◆ EXERCISE
Set out the rows below as one numbered list, dropping any blank lines.
++++
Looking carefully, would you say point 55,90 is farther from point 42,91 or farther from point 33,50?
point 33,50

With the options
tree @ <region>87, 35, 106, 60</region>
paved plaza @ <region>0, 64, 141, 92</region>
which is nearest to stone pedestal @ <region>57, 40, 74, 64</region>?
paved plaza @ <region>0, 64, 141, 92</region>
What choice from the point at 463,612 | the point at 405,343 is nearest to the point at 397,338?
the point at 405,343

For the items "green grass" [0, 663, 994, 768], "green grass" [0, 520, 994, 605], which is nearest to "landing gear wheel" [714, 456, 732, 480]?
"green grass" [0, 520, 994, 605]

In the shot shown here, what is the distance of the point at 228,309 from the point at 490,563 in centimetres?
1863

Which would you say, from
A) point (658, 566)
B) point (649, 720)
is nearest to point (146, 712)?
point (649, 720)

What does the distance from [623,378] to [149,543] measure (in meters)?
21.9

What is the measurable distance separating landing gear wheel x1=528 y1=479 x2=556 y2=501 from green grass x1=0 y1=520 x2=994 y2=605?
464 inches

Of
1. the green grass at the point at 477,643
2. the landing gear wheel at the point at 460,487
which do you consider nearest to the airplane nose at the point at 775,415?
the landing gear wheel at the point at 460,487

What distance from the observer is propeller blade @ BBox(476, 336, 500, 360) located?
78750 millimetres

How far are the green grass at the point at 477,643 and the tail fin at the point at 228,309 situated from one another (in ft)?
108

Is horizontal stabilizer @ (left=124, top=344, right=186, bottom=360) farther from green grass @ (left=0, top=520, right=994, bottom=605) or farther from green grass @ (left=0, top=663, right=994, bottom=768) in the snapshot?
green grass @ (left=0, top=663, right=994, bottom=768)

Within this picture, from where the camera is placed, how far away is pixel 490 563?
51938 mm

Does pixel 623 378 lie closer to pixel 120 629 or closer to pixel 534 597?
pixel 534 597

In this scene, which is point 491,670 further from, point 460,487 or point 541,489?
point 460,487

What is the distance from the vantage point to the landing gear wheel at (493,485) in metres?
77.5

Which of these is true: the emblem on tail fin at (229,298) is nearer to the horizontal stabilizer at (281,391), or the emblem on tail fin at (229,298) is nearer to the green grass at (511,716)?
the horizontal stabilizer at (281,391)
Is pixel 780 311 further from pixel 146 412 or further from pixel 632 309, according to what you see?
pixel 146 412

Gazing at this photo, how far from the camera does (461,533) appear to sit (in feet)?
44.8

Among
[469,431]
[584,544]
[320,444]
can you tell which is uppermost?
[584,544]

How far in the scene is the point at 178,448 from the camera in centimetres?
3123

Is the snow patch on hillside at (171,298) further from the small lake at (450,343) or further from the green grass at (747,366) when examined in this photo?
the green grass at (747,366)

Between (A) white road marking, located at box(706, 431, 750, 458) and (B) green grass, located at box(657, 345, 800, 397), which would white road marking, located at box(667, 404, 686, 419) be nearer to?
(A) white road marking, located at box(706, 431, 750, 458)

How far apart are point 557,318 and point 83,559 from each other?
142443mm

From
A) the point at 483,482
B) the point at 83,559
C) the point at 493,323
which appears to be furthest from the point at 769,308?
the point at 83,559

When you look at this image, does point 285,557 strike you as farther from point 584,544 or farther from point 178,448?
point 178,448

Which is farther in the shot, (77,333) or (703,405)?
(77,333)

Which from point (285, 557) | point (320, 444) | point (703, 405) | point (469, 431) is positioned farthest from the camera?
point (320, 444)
++++
◆ CORRECT OUTPUT
1. Looking carefully, would you say point 55,90 is farther from point 42,91 or farther from point 33,50?
2. point 33,50
3. With the options
4. tree @ <region>87, 35, 106, 60</region>
5. paved plaza @ <region>0, 64, 141, 92</region>
6. which is nearest to stone pedestal @ <region>57, 40, 74, 64</region>?
7. paved plaza @ <region>0, 64, 141, 92</region>
8. What choice from the point at 463,612 | the point at 405,343 is nearest to the point at 397,338?
9. the point at 405,343
10. For the items "green grass" [0, 663, 994, 768], "green grass" [0, 520, 994, 605], which is nearest to "landing gear wheel" [714, 456, 732, 480]?
11. "green grass" [0, 520, 994, 605]
12. In the shot shown here, what is the distance of the point at 228,309 from the point at 490,563 in centimetres?
13. 1863
14. Which would you say, from
15. A) point (658, 566)
16. B) point (649, 720)
17. is nearest to point (146, 712)?
18. point (649, 720)
19. What does the distance from [623,378] to [149,543] measure (in meters)?
20. 21.9
21. What is the measurable distance separating landing gear wheel x1=528 y1=479 x2=556 y2=501 from green grass x1=0 y1=520 x2=994 y2=605?
22. 464 inches
23. Of
24. 1. the green grass at the point at 477,643
25. 2. the landing gear wheel at the point at 460,487
26. which do you consider nearest to the airplane nose at the point at 775,415?
27. the landing gear wheel at the point at 460,487
28. What distance from the observer is propeller blade @ BBox(476, 336, 500, 360) located?
29. 78750 millimetres
30. How far are the green grass at the point at 477,643 and the tail fin at the point at 228,309 situated from one another (in ft)?
31. 108
32. Is horizontal stabilizer @ (left=124, top=344, right=186, bottom=360) farther from green grass @ (left=0, top=520, right=994, bottom=605) or farther from green grass @ (left=0, top=663, right=994, bottom=768) in the snapshot?
33. green grass @ (left=0, top=663, right=994, bottom=768)
34. Within this picture, from where the camera is placed, how far away is pixel 490 563?
35. 51938 mm
36. Does pixel 623 378 lie closer to pixel 120 629 or closer to pixel 534 597?
37. pixel 534 597
38. In this scene, which is point 491,670 further from, point 460,487 or point 541,489?
39. point 460,487
40. What is the distance from the vantage point to the landing gear wheel at (493,485) in metres?
41. 77.5
42. Which of these is true: the emblem on tail fin at (229,298) is nearer to the horizontal stabilizer at (281,391), or the emblem on tail fin at (229,298) is nearer to the green grass at (511,716)?
43. the horizontal stabilizer at (281,391)
44. Is pixel 780 311 further from pixel 146 412 or further from pixel 632 309, according to what you see?
45. pixel 146 412
46. Gazing at this photo, how far from the camera does (461,533) appear to sit (in feet)?
47. 44.8
48. Among
49. [469,431]
50. [584,544]
51. [320,444]
52. can you tell which is uppermost?
53. [584,544]
54. How far in the scene is the point at 178,448 from the camera in centimetres?
55. 3123
56. Is the snow patch on hillside at (171,298) further from the small lake at (450,343) or further from the green grass at (747,366) when examined in this photo?
57. the green grass at (747,366)
58. Between (A) white road marking, located at box(706, 431, 750, 458) and (B) green grass, located at box(657, 345, 800, 397), which would white road marking, located at box(667, 404, 686, 419) be nearer to?
59. (A) white road marking, located at box(706, 431, 750, 458)
60. How far apart are point 557,318 and point 83,559 from each other?
61. 142443mm
62. From
63. A) the point at 483,482
64. B) the point at 83,559
65. C) the point at 493,323
66. which appears to be furthest from the point at 769,308?
67. the point at 83,559
68. When you look at this image, does point 285,557 strike you as farther from point 584,544 or farther from point 178,448?
69. point 178,448
70. Which is farther in the shot, (77,333) or (703,405)?
71. (77,333)
72. Which from point (285, 557) | point (320, 444) | point (703, 405) | point (469, 431) is positioned farthest from the camera?
73. point (320, 444)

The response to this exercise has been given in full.